Most years for special occasions like New Year’s Eve, Valentine’s Day, and birthdays hubby and I splurge on getting a really good steak from an actual butcher shop like Siesel’s or Iowa Meat Farms. Our favorite is to get a Delmonico Rib Eye, which still has the bone in, and is available in a double thick cut. One really giant steak to cook to a perfect medium rare, and share between the two of us. It feels fancy, it’s cheaper than going out to a steak house on a crowded night, and we have a lot of fun cooking together.
I think we have finally perfected our method for cooking an amazing steak with a crunchy seared exterior, and perfectly tender interior.
Pan Seared Oven Roasted Steak
- The best steak you can get your hands on
- Olive oil
- A well seasoned cast-iron skillet
- Salt and Pepper
Take your steak out of the fridge at least a half hour before cooking to bring to room temperature. Rub with olive oil, and generously season the steak on all sides with salt and pepper.
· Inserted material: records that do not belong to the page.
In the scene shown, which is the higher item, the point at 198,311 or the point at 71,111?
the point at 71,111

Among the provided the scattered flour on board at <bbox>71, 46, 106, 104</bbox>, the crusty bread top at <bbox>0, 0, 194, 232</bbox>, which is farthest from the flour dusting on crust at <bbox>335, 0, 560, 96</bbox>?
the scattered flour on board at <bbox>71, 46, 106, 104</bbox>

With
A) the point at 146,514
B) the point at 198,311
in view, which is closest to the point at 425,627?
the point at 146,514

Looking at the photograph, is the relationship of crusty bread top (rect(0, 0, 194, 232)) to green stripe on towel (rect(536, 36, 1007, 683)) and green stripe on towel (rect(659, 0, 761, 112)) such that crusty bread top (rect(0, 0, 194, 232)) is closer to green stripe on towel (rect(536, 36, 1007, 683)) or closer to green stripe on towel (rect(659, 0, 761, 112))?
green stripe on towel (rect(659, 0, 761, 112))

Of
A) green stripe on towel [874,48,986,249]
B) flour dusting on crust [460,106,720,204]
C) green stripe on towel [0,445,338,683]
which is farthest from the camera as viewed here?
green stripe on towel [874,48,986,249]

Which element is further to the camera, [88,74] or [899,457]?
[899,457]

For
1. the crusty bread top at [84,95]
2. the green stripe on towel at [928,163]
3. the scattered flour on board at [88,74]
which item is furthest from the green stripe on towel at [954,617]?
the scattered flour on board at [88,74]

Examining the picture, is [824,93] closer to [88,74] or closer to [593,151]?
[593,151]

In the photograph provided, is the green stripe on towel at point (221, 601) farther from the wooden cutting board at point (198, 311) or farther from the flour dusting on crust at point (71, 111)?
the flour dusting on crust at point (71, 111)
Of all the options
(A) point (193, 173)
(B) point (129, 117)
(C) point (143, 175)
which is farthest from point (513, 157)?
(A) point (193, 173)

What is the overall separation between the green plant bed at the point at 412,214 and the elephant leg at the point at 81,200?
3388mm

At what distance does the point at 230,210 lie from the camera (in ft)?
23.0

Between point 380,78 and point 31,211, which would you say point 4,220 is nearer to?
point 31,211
Preheat your oven to 500 degrees F.
Heat a well-seasoned cast iron skillet over high heat. Sear your steak on all sides. You may need to hold it upright with tongs to brown the edges. For our double thick steak, we seared it for about 45 seconds per side.
Once the steak is browned on all sides, slide it in the cast iron skillet into your oven. Cook the steak for 2-7 minutes on each side, depending on thickness. (2 minutes per side for a medium rare 1 1/2 inch steak, 7 minutes per side for a 3 inch thick steak)
Let steak rest for about ten minutes before slicing it.